Hi, I am currently using a ROOT::Math::Interpolator, but it only provides a small set of hardcoded interpolation types (Linear, Cubic Spline, Akima & ceriodic variants). Currently these methods are failing me because I require monotone interpolation (actually the Linear one is monotone, but it gives bad derivatives). I have found that there are a few well-understood monotone interpolation techniques (my favourite: adsabs.harvard.edu/full/1990A%26A…239…443S)
Given that GSL is considered “feature complete”, it would be very difficult to add an interpolation method to GSL itself. They recommend that enhancements be provided by external packages.
So my question is: how difficult would it be to implement Steffen (1990) interpolation as a ROOT extension to the existing GSL interpolation methods? I’ve never contributed anything but bug reports to ROOT, so even the process of submitting patches seems opaque. Is it even possible to add a non-GSL interpolator given the structure of ROOT::Math::Interpolator?
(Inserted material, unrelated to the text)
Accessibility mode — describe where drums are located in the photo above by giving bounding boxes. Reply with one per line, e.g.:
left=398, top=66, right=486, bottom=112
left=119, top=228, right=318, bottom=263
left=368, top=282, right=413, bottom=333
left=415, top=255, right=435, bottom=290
I’ve been working on a branch/fork of GSL that includes the simple monotonic interpolation from Steffen (1990) and I’ve been successful. My branch will likely be integrated into some future version of GSL. In the meantime, my branch can be found here:
Eventually I would like to use the Steffen interpolator through ROOT::Math::Interpolator. Is it possible to compile my own ROOT that links against my GSL branch, and uses the new interpolation method? Do I need to make any modifications to ROOT itself? E.g. are the interpolator types listed explicitly in the ROOT code anywhere, or is it just drawn from GSL? I’m not super familiar with compiling my own ROOT (I usually install it through MacPorts), so are there special considerations when linking with a non-standard library?